_THE PROBLEM_:
If a record holds a picture, leave the picture out; return everything else exactly.

_STORED DATA_:

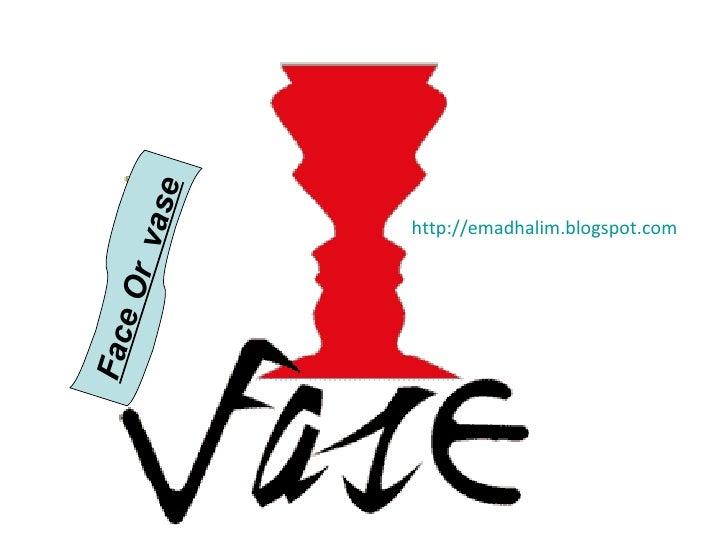 Face Or  vase http://emadhalim.blogspot.com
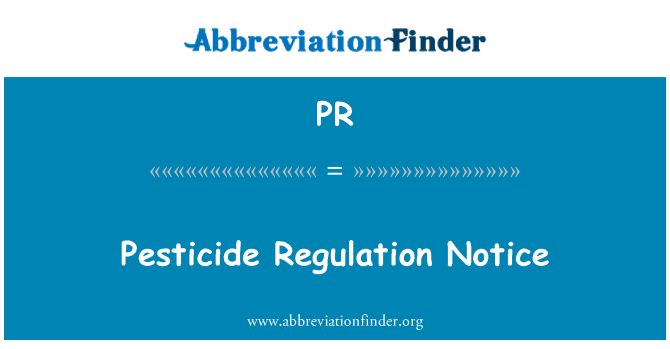 PR: Pesticide Regulation Notice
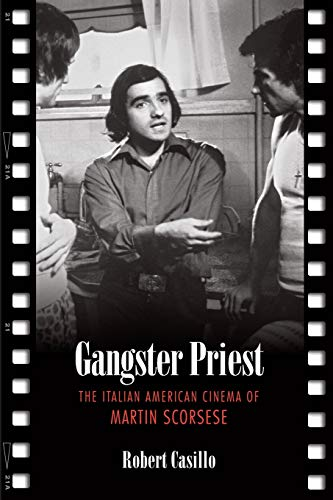 9780802094032: Gangster Priest: The Italian American Cinema of Martin Scorsese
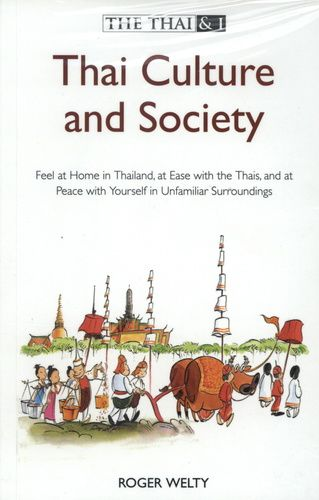 """""""The Thai and I. Thai Culture and Society"""", Roger Welty / book: Tailand / книга: Таиланд"""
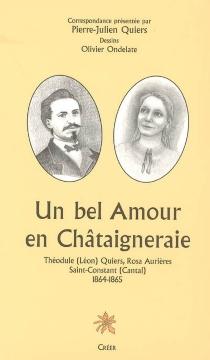 Un bel amour en Châtaigneraie : Théodule (Léon) Quiers, Rosa Aurières, Saint-Constant (Cantal), 1864-1865 - RoseAurières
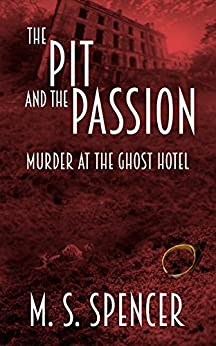 The Pit and the Passion: Murder at the Ghost Hotel by [Spencer, M. S.]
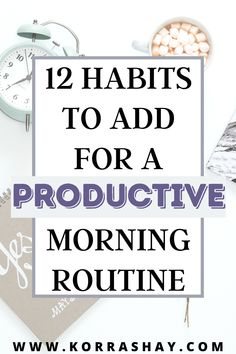 12 Habits To Add For A Productive Morning Routine - KORRA ~ SHAY Writing Lists, Routine Chart, Miracle Morning, Habits Of Successful People, Morning Habits, Self Improvement Tips, Good Habits, Self Development, Personal Development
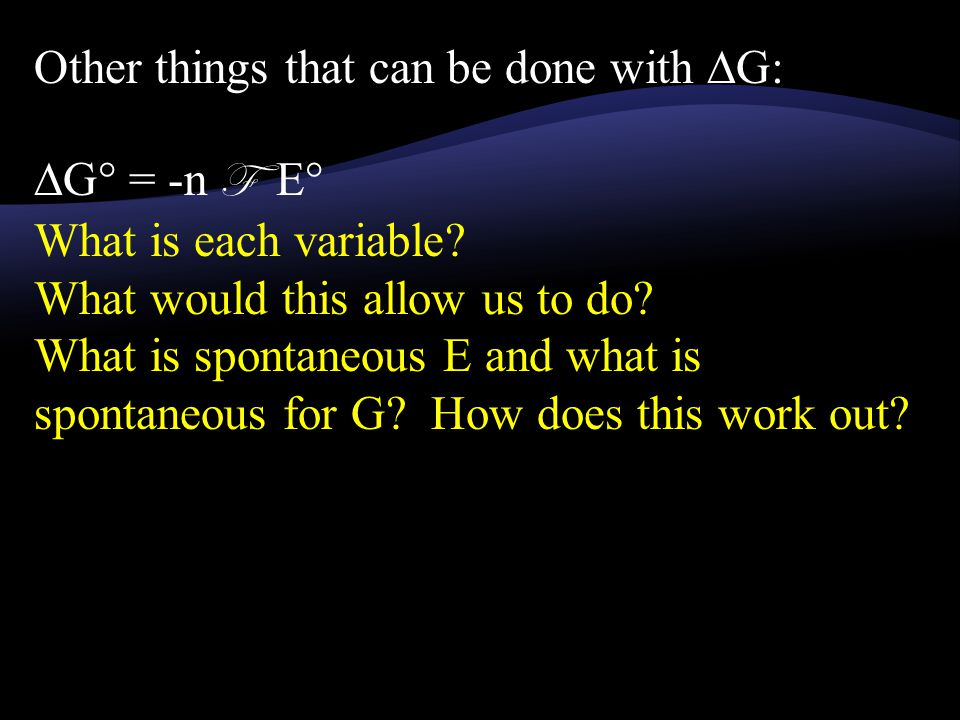 Other things that can be done with ∆G: ∆G° = -n F E° What is each variable.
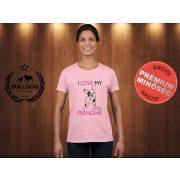 Bulldog Streetwear Női Póló - I Love My Frenchie mintával Szín: Rózsaszín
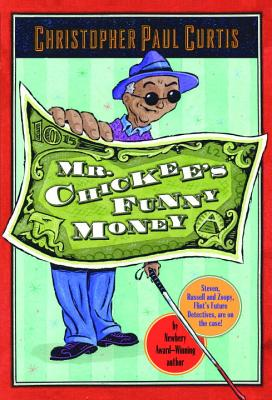 Mr. Chickee's Funny Money - Curtis, Christopher Paul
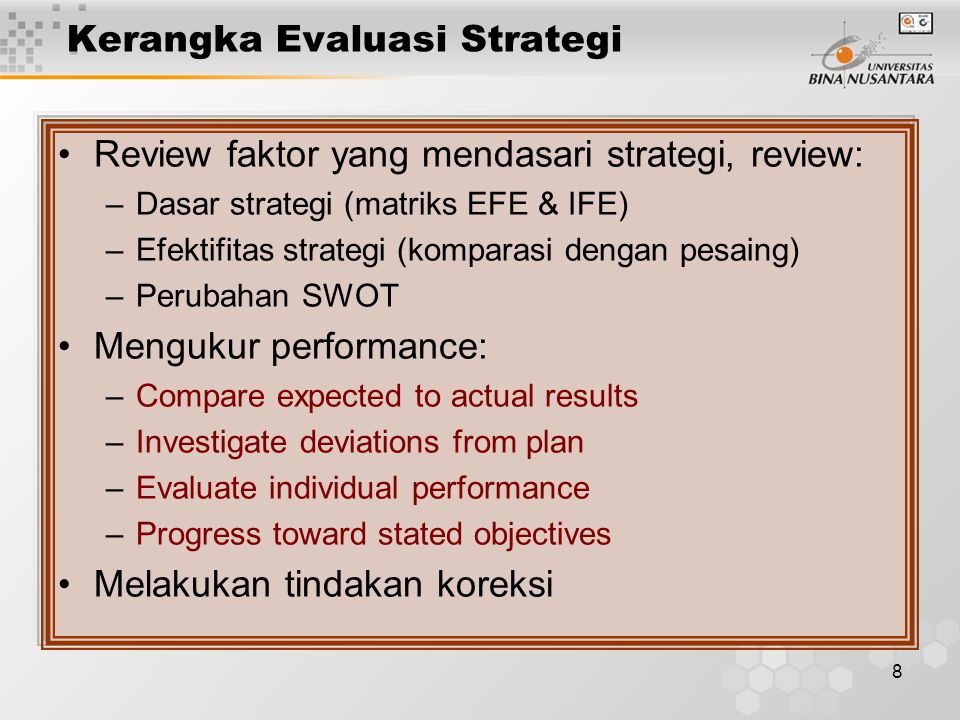 9 Kriteria Kuantitatif Evaluasi Strategi Financial Ratios –Compare performance over different periods –Compare performance to competitors –Compare performance to industry average –ROI, ROE, Profit margin, market share, D/E ratio, EPS, sales & aset growth Internal consistency of strategy Consistency with environment Appropriateness in view of resources Acceptable degree of risk Appropriate time frame Workability of the strategy Kriteria Kualitatif Evaluasi Strategi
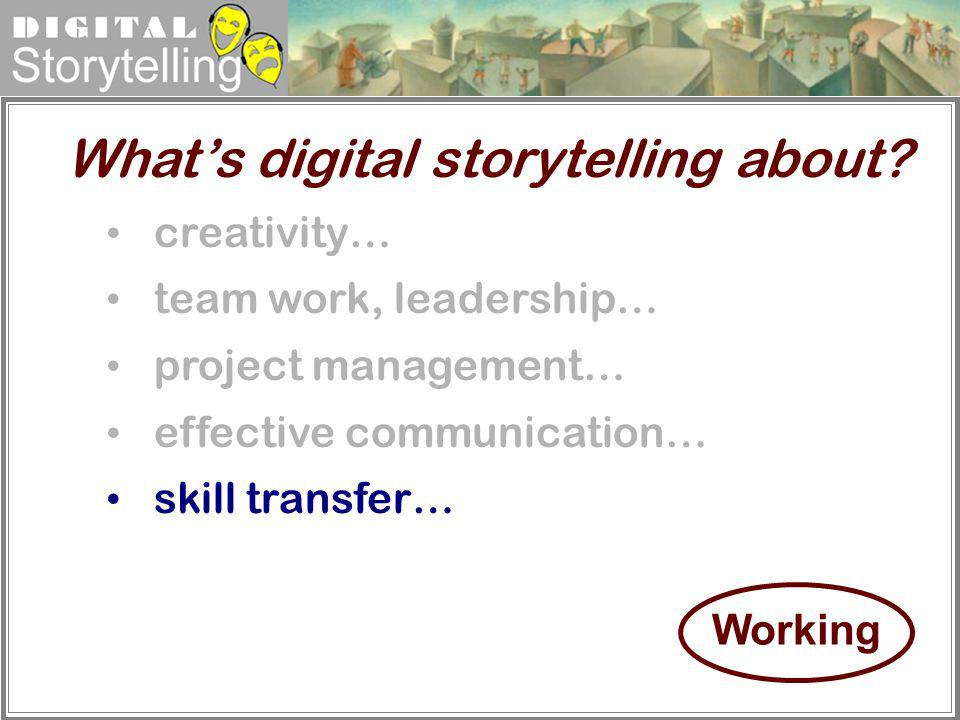 What's digital storytelling about
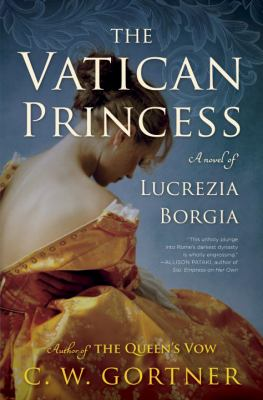 The Vatican princess : a novel of Lucrezia Borgia Book cover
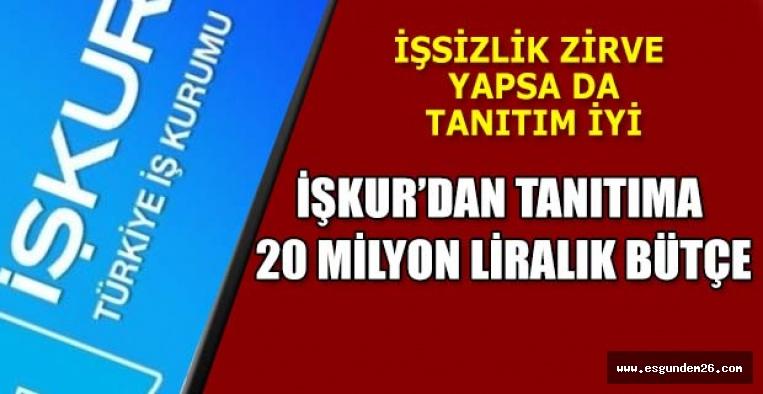 İŞKUR'DAN TANITIMA 20 MİLYON LİRA HARCADI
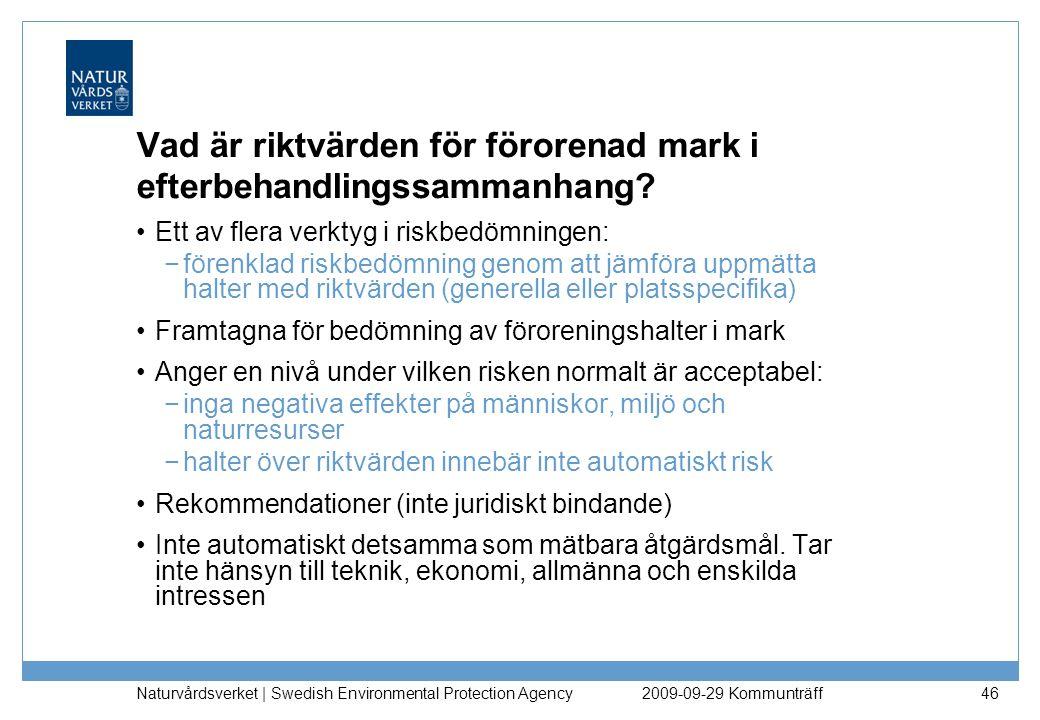 Naturvårdsverket | Swedish Environmental Protection Agency 46 Vad är riktvärden för förorenad mark i efterbehandlingssammanhang? Ett av flera verktyg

_ANSWER SECTION_:
 Face Or  vase http://emadhalim.blogspot.com
 PR: Pesticide Regulation Notice
 9780802094032: Gangster Priest: The Italian American Cinema of Martin Scorsese
 """""""The Thai and I. Thai Culture and Society"""", Roger Welty / book: Tailand / книга: Таиланд"""
 Un bel amour en Châtaigneraie : Théodule (Léon) Quiers, Rosa Aurières, Saint-Constant (Cantal), 1864-1865 - RoseAurières
 The Pit and the Passion: Murder at the Ghost Hotel by [Spencer, M. S.]
 12 Habits To Add For A Productive Morning Routine - KORRA ~ SHAY Writing Lists, Routine Chart, Miracle Morning, Habits Of Successful People, Morning Habits, Self Improvement Tips, Good Habits, Self Development, Personal Development
 Other things that can be done with ∆G: ∆G° = -n F E° What is each variable.
 Bulldog Streetwear Női Póló - I Love My Frenchie mintával Szín: Rózsaszín
 Mr. Chickee's Funny Money - Curtis, Christopher Paul
 9 Kriteria Kuantitatif Evaluasi Strategi Financial Ratios –Compare performance over different periods –Compare performance to competitors –Compare performance to industry average –ROI, ROE, Profit margin, market share, D/E ratio, EPS, sales & aset growth Internal consistency of strategy Consistency with environment Appropriateness in view of resources Acceptable degree of risk Appropriate time frame Workability of the strategy Kriteria Kualitatif Evaluasi Strategi
 What's digital storytelling about
 The Vatican princess : a novel of Lucrezia Borgia Book cover
 İŞKUR'DAN TANITIMA 20 MİLYON LİRA HARCADI
 Naturvårdsverket | Swedish Environmental Protection Agency 46 Vad är riktvärden för förorenad mark i efterbehandlingssammanhang? Ett av flera verktyg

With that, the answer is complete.